=== Extrait choisi ===

De l'agriculture à la viticulture


 

Au début de notre millénaire, des moines cisterciens commencent à défricher le terrain et construisent de solides murs, puis ils confient la culture des vignes à des vignerons. Lorsqu'en 1536 les Bernois occupent le Pays de Vaud, les moines sont expulsés et les vignerons des couvents deviennent ceux de la noblesse bernoise. Quant à la vie du village, elle était en 1770 celle de la campagne; la plupart des maisons s'accompagnaient d'écuries ou d'étables, de jardins, de vergers et de prés.

En 1798, les vignerons deviennent en général propriétaires et la communauté vit pratiquement en autarcie, son activité visant à répondre aux besoins essentiels de chaque jour: se nourrir, se loger, s'habiller, se procurer des outils et les entretenir, mais aussi s'instruire et prier. C'est ainsi que la majorité des villageois travaillent la terre, élèvent du bétail et font commerce de leurs produits agricoles et viticoles. Les prés et les champs couvraient en ce temps-là 70% du territoire, le reste se répartissant entre vignes, forêts et jardins.

Les vignerons d'aujourd'hui -à la fois producteurs et encaveurs- ont bénéficié de l'évolution des techniques au profit des 24 hectares de vignes qui descendent dans un décor merveilleux jusqu'au lac, en direction de Rivaz et St-Saphorin. Ils produisent des vins de haute qualité sous l'Appellation St-Saphorin. Les étiquettes portent les noms des parchets : Les Fosses, Les Blassinges, La Grand-Vigne, Plan Perdu, Burignon.

=== Données fournies ===

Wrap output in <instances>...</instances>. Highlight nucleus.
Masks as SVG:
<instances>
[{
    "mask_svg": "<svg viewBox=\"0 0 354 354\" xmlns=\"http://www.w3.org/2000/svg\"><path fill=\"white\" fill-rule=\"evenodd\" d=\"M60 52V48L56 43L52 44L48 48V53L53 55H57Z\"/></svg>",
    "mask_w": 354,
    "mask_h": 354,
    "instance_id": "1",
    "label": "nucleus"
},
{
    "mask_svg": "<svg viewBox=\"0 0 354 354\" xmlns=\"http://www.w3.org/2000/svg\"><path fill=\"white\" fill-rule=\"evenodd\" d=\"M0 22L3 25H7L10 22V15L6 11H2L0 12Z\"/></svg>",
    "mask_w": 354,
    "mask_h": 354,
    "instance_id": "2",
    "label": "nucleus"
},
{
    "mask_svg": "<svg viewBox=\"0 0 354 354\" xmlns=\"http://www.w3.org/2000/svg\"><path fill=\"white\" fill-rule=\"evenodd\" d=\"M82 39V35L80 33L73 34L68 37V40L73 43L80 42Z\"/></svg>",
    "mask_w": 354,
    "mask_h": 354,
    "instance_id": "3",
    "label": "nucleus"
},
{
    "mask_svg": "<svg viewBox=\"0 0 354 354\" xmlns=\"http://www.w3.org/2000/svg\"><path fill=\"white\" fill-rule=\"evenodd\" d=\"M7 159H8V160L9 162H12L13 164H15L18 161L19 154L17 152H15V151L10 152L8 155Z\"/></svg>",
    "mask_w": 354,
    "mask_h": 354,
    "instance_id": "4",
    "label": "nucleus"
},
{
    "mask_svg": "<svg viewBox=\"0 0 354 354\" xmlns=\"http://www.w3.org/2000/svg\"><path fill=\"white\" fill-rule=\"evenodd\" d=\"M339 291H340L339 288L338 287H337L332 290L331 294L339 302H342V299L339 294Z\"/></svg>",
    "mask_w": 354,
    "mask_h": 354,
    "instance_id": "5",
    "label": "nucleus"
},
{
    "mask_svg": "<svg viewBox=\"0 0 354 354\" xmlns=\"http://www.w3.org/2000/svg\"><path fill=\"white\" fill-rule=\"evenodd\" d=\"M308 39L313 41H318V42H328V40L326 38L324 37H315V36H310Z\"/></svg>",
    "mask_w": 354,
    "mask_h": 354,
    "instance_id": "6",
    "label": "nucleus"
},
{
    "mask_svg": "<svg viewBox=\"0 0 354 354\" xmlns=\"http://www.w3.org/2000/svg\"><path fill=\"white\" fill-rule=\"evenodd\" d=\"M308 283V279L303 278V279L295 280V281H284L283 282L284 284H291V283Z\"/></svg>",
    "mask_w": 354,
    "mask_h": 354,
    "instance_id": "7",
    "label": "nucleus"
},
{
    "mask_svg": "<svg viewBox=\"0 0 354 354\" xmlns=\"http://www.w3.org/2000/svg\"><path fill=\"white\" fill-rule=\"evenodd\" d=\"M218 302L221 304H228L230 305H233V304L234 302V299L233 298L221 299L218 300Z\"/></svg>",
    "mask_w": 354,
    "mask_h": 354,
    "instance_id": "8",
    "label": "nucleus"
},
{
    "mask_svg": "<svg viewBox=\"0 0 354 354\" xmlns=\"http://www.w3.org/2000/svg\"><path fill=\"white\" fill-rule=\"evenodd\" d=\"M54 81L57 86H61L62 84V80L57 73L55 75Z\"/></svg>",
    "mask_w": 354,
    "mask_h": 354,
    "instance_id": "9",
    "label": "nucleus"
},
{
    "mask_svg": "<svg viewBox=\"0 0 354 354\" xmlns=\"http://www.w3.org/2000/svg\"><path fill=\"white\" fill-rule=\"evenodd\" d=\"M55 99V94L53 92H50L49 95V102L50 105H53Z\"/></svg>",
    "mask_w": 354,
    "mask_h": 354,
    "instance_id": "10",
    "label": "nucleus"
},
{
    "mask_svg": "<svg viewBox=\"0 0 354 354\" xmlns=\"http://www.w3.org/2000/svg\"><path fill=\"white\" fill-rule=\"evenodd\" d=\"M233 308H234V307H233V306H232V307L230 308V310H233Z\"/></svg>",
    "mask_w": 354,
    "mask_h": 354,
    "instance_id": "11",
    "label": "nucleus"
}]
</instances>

===

Consigne 1 » D'après l'extrait choisi, en quelle année les Bernois occupent-ils le Pays de Vaud ?
Consigne 2 » Recopiez sans rien changer tout le passage de l'extrait choisi qui va de « De l'agriculture à » jusqu'à « et de prés. » inclus.

Corrigé détaillé 1 » Les Bernois occupent le Pays de Vaud en 1536.

Corrigé détaillé 2 »
De l'agriculture à la viticulture


 

Au début de notre millénaire, des moines cisterciens commencent à défricher le terrain et construisent de solides murs, puis ils confient la culture des vignes à des vignerons. Lorsqu'en 1536 les Bernois occupent le Pays de Vaud, les moines sont expulsés et les vignerons des couvents deviennent ceux de la noblesse bernoise. Quant à la vie du village, elle était en 1770 celle de la campagne; la plupart des maisons s'accompagnaient d'écuries ou d'étables, de jardins, de vergers et de prés.